DP problem for innermost termination.
P =
  cu#(true, x) -> cu#(x < 100000, x + 1) 
R = 
  cu(true, x) -> cu(x < 100000, x + 1) 

This problem is converted using chaining, where edges between chained DPs are removed.

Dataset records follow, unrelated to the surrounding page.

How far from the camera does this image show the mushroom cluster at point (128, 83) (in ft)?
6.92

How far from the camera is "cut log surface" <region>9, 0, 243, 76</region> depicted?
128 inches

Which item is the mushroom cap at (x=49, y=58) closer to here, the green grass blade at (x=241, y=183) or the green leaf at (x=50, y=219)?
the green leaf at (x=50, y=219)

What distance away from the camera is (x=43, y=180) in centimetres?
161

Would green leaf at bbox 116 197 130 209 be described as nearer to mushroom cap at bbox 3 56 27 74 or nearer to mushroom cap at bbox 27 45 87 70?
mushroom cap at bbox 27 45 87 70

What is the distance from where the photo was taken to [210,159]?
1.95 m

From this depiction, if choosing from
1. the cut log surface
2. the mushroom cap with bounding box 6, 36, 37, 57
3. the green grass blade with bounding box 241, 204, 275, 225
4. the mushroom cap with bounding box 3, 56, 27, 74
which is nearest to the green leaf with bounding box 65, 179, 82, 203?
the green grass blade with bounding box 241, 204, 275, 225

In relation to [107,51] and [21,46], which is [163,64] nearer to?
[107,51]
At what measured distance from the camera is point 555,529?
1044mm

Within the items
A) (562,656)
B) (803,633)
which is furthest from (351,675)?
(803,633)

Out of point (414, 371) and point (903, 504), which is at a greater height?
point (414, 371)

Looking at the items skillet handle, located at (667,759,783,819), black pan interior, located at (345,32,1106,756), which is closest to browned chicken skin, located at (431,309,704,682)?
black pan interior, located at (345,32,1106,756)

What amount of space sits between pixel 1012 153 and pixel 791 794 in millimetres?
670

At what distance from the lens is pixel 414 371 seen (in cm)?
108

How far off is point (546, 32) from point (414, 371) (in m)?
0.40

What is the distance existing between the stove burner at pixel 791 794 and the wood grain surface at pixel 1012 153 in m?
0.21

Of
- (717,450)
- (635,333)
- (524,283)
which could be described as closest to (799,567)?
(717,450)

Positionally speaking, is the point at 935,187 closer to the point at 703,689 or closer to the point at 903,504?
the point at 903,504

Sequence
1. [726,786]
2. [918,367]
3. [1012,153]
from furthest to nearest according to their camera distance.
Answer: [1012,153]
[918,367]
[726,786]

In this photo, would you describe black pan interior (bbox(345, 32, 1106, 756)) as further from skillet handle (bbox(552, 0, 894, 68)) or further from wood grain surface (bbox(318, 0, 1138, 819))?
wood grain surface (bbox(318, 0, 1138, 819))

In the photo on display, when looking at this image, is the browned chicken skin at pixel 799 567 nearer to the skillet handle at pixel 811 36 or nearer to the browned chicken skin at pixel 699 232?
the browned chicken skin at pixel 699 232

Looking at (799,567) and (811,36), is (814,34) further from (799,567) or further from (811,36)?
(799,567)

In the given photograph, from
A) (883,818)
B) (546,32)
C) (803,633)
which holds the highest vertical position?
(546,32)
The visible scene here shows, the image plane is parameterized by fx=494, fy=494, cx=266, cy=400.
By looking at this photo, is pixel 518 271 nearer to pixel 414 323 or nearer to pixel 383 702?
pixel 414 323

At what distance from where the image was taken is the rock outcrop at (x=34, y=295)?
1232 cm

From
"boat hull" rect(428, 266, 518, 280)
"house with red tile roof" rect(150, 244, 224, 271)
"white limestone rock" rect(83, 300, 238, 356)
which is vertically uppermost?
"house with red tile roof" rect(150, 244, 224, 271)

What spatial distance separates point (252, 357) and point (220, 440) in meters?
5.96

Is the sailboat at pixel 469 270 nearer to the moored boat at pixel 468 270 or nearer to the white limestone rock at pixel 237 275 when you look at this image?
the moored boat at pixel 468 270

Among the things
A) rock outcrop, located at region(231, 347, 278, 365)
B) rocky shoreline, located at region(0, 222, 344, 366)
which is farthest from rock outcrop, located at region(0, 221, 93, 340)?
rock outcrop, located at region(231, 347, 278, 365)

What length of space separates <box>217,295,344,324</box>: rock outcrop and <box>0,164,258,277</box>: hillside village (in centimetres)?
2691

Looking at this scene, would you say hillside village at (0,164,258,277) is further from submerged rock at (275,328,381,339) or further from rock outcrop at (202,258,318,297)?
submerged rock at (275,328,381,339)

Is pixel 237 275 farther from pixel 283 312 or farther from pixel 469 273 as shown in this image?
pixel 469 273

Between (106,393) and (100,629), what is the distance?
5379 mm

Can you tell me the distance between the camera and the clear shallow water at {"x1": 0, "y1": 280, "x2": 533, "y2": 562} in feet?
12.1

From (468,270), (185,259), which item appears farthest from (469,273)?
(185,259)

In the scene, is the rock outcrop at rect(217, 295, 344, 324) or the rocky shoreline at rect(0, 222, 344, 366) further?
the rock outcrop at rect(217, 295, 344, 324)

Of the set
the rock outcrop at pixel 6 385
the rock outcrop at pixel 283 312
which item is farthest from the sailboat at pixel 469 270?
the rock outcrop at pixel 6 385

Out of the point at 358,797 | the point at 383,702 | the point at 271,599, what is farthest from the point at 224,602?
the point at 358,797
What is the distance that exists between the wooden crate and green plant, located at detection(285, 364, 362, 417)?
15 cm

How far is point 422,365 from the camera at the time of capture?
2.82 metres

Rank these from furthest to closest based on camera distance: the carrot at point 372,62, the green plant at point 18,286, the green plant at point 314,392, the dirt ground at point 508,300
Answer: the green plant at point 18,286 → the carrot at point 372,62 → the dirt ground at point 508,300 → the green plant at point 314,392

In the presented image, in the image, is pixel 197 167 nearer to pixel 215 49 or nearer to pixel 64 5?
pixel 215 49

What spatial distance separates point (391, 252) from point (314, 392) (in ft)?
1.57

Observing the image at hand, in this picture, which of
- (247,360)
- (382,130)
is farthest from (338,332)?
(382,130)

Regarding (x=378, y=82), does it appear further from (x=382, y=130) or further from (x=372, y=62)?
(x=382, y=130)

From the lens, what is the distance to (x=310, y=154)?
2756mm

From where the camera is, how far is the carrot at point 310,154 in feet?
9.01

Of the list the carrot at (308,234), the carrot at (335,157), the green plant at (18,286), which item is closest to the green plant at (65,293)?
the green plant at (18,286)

DP problem for innermost termination.
P =
  cu#(true, x) -> cu_1#(x) 
  cu_1#(x) -> cu#(x < 100000, x + 1) 
  cu_1#(x) -> cu_1#(x + 1) [x < 100000]
R = 
  cu(true, x) -> cu(x < 100000, x + 1) 

The dependency graph for this problem is:
  0 -> 2, 1
  1 -> 
  2 -> 2, 1
Where:
  0) cu#(true, x) -> cu_1#(x) 
  1) cu_1#(x) -> cu#(x < 100000, x + 1) 
  2) cu_1#(x) -> cu_1#(x + 1) [x < 100000]

We have the following SCCs.
  { 2 }

DP problem for innermost termination.
P =
  cu_1#(x) -> cu_1#(x + 1) [x < 100000]
R = 
  cu(true, x) -> cu(x < 100000, x + 1) 

We use the reverse value criterion with the projection function NU:
  NU[cu_1#(z1)] = 100000 + -1 * z1

This gives the following inequalities:
  x < 100000  ==>  100000 + -1 * x > 100000 + -1 * (x + 1)  with  100000 + -1 * x >= 0

All dependency pairs are strictly oriented, so the entire dependency pair problem may be removed.